# Text under study

==*==

Saturday, November 29, 2008

Untitled 31


This one started out quite strictly regimented (similar to the Mondrian Mood in a previous post) but it decided it felt too confined by its boundaries...

More art on my website: jalapfaff.com

Channeling Agnes Martin again


Ah, how I love subtlety. I feel like when you see a very subtle image, your eyes and brain race around the image looking equally for pattern and for dissonance. I like these subtle paintings to be very serene but with just enough irregularity (in color, value, line spacing, etc.) to keep the eyes and brain awakened.

I paint an alla prima oil portrait from life in a class once a week, small oils at home perhaps four days a week, with the other two days given over to pastels (whenever I can no longer face one more day of washing brushes). I love both media so much, but for such different reasons. I never thought I'd like pastel because I love the juicy-ness of oils so, but it's the purity of color, the immediacy, and the potential for subtlety that I love about pastels. Though I do hate the dry feeling on my fingers, I usually am so into the pastel painting that I don't really notice it till it's time to clean up. Then I run for the sink with that creepy "aaagghhh, I'm all dessicated" feeling. (I've tried gloves and even the little rubber fingertip thingies, but immediately discovered that I can't stand painting with anything on my hands.)

==*==

# Tasks and exercises
1 – Translate this sentence from the painting blog post into Spanish: "I love both media so much, but for such different reasons."
2 – Answer these questions using the painting blog post:
(a) To which piece from a previous post is "Untitled 31" compared?
(b) How often does the writer paint an alla prima oil portrait from life in a class?
(c) What two things did the writer try wearing on the hands while using pastels?

# Provided records

==*==

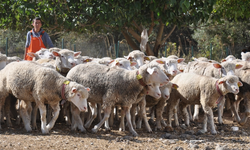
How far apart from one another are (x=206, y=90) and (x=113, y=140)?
236 centimetres

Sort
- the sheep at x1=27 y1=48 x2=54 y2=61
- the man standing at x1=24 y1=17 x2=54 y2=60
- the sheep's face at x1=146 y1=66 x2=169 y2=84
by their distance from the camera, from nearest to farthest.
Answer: the sheep's face at x1=146 y1=66 x2=169 y2=84
the sheep at x1=27 y1=48 x2=54 y2=61
the man standing at x1=24 y1=17 x2=54 y2=60

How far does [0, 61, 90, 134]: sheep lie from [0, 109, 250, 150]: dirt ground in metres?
0.40

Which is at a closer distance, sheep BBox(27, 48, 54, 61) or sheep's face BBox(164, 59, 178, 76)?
sheep's face BBox(164, 59, 178, 76)

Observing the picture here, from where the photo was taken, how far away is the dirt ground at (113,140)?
5176 mm

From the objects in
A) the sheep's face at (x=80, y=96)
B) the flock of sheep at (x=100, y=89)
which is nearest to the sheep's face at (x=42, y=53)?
the flock of sheep at (x=100, y=89)

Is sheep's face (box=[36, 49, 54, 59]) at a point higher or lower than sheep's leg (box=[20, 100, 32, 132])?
higher

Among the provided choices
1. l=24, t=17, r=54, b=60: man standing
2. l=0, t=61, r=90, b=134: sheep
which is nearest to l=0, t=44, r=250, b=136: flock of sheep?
l=0, t=61, r=90, b=134: sheep

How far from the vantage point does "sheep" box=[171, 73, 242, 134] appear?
21.8 ft

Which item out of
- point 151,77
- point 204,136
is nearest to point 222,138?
point 204,136

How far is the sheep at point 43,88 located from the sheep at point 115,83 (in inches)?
23.4

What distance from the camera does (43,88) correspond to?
233 inches

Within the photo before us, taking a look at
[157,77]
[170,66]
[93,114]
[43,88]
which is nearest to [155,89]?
[157,77]

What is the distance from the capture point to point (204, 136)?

==*==

# Responses
1 – Me encantan muchísimo ambos medios, pero por razones muy distintas.

2 –
(a) The Mondrian Mood.
(b) Once a week.
(c) Gloves and little rubber fingertip thingies.